====== SOURCE TEXT ======

Collecting people’s stories for an extraordinary new artwork celebrating the positive contribution migration has made to the success of the city.
Birmingham arts organisation Craftspace, along with lead-artist Jivan Astfalck, Shelanu: Women’s Craft Collective and MA students from the School of Jewellery are inviting visitors to contribute to an artwork which acknowledges the contribution of migration to Birmingham during their residency at the new Library of Birmingham in November. Part of the library’s Discovery Season, the project will evolve over a week into a visual metaphor encompassing diverse experiences of migration to Birmingham.
Visitors will be invited to take a moment of reflection in the busy environment to write their experience of coming to, or being in, Birmingham on a piece of paper, in their first language. The paper will then be made into an origami flower which will become part of the ‘Story Meadow’ within the Discovery Space. The stories will be shared on digital screens in the library and through social networking raising awareness of the positive contribution of migration to the city. As the week goes on the Discovery Space will become home to a meadow of stories which reflect the diversity of the city.
Key migrant and refugee organisations in Birmingham will be invited to contribute to the artwork devised by Jivan Astfalck. Books on migration will also be highlighted by the library for visitors to the residency to peruse or borrow.
“The library is a new civic space for the people of Birmingham and beyond. As such it stands as a symbol of inclusion, a ’commons’ of thought, culture and learning. By harvesting stories and crafting them into a visual artwork we hope to engender a collective sense of what it means to belong in Birmingham. We hope these creative activities help to combat sometimes negative perceptions of migration whilst emphasising that diverse people provide our city with the capital it needs to be successful.” Deirdre Figueiredo, Director, Craftspace.
The Discovery Season programme is produced and curated by Capsule, supported by Arts Council England. The season, which will run until 31st December 2013, is inspired by the Library’s internationally-important archives and special collections.
The story everyone ought to know but doesn’t.

====== RECORDS PROVIDED ======

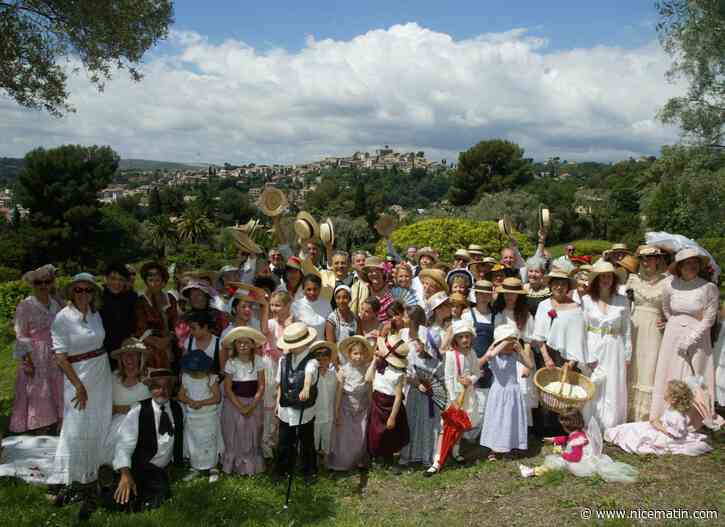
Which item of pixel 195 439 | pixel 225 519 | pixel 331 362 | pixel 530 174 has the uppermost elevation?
pixel 530 174

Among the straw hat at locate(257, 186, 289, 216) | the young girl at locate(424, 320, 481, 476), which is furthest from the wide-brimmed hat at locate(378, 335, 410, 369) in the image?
the straw hat at locate(257, 186, 289, 216)

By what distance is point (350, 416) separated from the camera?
5758mm

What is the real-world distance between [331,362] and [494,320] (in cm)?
193

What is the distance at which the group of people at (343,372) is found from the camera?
16.5 ft

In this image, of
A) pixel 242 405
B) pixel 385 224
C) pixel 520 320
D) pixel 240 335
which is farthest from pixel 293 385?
pixel 385 224

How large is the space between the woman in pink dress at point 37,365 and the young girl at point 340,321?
3.41m

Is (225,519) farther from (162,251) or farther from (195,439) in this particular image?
(162,251)

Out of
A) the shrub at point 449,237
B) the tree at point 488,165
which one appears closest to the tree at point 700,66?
the shrub at point 449,237

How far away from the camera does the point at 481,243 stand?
20.9 metres

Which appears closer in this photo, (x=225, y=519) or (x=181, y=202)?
(x=225, y=519)

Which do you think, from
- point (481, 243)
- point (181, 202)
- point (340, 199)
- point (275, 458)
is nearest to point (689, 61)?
point (481, 243)

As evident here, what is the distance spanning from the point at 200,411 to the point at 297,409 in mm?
1003

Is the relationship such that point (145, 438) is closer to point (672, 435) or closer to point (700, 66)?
point (672, 435)

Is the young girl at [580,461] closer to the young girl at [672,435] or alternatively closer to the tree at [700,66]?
the young girl at [672,435]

======

■ THE TASK:
Rewrite the paragraph beginning "Visitors will be invited to take a moment" in the Story Meadow text as a short bulleted list that keeps its main facts.

■ TASK RESULT:
- Visitors write their experience of coming to, or being in, Birmingham on paper, in their first language.
- Each paper is folded into an origami flower and added to the "Story Meadow" in the Discovery Space.
- The stories are shared on digital screens in the library and on social networking to raise awareness of migration's positive contribution to the city.
- Over the week, the Discovery Space fills with a meadow of stories reflecting the city's diversity.